• **Reading passage**:
** start **

McKinsey explains that teams using data shouldn’t waste their time looking for it, processing it, cleaning it, or making sure it’s ready for action. Proposing an integral data architecture to deal with data quality, it ensures its model can accelerate business use cases by 90%, cut data-related costs by 30%, and keep organizations free from data governance risks.

To improve data quality, companies need the right model. McKinsey warns that neither the basic approach, where individual teams stitch data together, nor the big bang data strategy, where a centralized team reacts to all processes, will yield good results.

In an effective data quality model, different teams are responsible for different types of data, classified by use. Each team works independently. For example, data consumers use in digital apps should be managed by a team responsible for cleaning, storing, and preparing the data as a product.

** end **

• **Challenge A**:
Extract the records from the line containing "preparation = thin blood smear" through the last line of the records, inclusive, and reproduce those lines verbatim.

[Records from a dataset]
** start **

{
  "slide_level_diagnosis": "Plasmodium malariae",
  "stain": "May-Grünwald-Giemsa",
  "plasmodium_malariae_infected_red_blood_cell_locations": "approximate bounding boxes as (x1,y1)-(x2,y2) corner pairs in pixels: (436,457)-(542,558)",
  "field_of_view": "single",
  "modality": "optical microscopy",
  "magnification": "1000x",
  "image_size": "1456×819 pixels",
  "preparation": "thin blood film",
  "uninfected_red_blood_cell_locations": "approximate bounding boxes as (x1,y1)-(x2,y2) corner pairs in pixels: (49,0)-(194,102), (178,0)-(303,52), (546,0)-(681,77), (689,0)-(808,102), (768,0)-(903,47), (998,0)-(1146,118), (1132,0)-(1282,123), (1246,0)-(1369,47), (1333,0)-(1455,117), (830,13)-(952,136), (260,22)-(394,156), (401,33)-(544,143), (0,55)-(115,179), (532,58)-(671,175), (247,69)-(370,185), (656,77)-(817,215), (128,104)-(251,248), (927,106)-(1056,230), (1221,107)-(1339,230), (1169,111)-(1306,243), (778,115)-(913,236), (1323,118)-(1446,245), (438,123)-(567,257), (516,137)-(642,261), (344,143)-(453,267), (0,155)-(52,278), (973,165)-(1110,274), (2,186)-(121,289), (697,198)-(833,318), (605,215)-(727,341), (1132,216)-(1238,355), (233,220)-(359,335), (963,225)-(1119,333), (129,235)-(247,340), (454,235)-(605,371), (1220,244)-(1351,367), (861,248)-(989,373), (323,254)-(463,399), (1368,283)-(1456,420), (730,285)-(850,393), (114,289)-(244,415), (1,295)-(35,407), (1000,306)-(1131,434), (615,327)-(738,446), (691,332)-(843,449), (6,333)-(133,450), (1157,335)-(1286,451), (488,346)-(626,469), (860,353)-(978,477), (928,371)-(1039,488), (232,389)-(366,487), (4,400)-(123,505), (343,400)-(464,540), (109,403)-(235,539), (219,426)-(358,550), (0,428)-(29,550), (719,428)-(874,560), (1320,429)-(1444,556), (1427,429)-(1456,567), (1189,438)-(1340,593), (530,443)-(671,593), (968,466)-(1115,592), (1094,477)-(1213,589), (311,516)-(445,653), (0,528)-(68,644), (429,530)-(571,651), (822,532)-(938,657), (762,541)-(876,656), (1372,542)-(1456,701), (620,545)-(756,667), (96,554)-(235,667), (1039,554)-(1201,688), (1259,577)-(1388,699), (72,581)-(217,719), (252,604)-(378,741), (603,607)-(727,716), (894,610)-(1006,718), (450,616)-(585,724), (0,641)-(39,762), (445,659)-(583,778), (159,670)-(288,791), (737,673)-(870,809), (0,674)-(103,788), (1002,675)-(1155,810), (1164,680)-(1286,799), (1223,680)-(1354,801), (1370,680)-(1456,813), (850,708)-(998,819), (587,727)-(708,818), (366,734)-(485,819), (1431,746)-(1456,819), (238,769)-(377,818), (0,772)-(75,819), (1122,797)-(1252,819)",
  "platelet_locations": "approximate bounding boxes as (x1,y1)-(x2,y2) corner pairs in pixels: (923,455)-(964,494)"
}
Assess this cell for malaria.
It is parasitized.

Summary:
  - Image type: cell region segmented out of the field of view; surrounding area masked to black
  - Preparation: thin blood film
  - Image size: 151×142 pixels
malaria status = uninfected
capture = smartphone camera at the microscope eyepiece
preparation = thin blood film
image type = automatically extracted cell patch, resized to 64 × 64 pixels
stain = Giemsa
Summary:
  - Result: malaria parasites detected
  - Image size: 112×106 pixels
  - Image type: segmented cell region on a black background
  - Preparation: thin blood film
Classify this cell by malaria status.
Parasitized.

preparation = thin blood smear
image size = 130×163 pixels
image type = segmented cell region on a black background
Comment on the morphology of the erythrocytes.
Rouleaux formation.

** end **

• **Challenge B**:
Continue the passage on data quality models, beginning right after its final sentence.

• **Written response A**:
preparation = thin blood smear
image size = 130×163 pixels
image type = segmented cell region on a black background
Comment on the morphology of the erythrocytes.
Rouleaux formation.

• **Written response B**:
Internal data used for reporting systems or decision making should also be managed by a separate team responsible for closely monitoring quality, security, and data changes. This focused approach enables data to be used for operational decisions and regulatory compliance. The same goes for data used for external sharing, or information used for advanced analytics, where a team needs to cleanse and develop the data so it can be used by machine learning and AI systems.

Organizations that excel at creating data products must establish standards and best practices, and track performance and value across internal and external business processes. This attention to a productive version of data is one of the most effective ways to guard against data quality erosion.